| Agreed. > Mathematical concepts need not necessarily have any practical or real-life applications (pure mathematics), but it's a worthy pursuit on its own. I guess I always had a sense that this was true, but taking a formal proofs class has really opened my eyes to how true this is. I'm actually planning on doing abstract algebra because I've enjoyed proof writing a ton! > It's that they don't know where to look for the mathematics they need. Here is the failure of math education. This is a really interesting space imo, because I did try teaching myself calculus through 3blue1brown, who has super cool visualizations, but also isn't rigorous enough to apply it to complicated problems. On the other end, I also tried Khan Academy, but found it too abstract and hard to follow. Perhaps that was just since I was 14 at the time, and now I'm better at symbolic reasoning. Yet, there's something so enticing about visualization, that I wish there was a way to have the rigour of set theory with the intuitiveness of visualization (that call is a big reason I love the work that dynamicland.org and folk.computer are doing right now). |
That's interesting! I started with abstract algebra (on my own) because I don't know the proper sequence of learning it. I guess I will give proofs a try now.
> I did try teaching myself calculus through 3blue1brown, who has super cool visualizations, but also isn't rigorous enough to apply it to complicated problems. On the other end, I also tried Khan Academy, but found it too abstract and hard to follow.
> I wish there was a way to have the rigour of set theory with the intuitiveness of visualization
Agreed! Intuition and rigour are equally important in Mathematics. The hardest part is making these two meet at some point.

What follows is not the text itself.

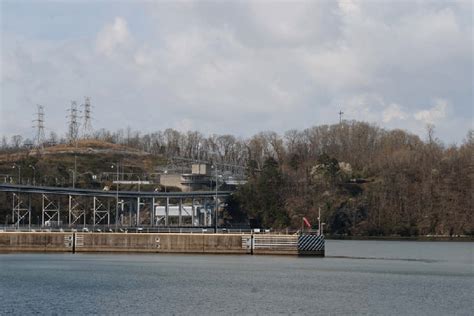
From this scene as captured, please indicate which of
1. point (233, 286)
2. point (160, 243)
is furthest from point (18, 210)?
point (233, 286)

One such moment in my life was when I created a visual model of 3D vector calculus (divergence, curl, gradient, etc) and developed it far enough to explain all its rigourous treatment that I learned in my engineering class. Things just flowed from there. I suddenly gained the superpower to imagine up the explanations for phenomena like the skin effect, and then effortlessly derive their mathematical models.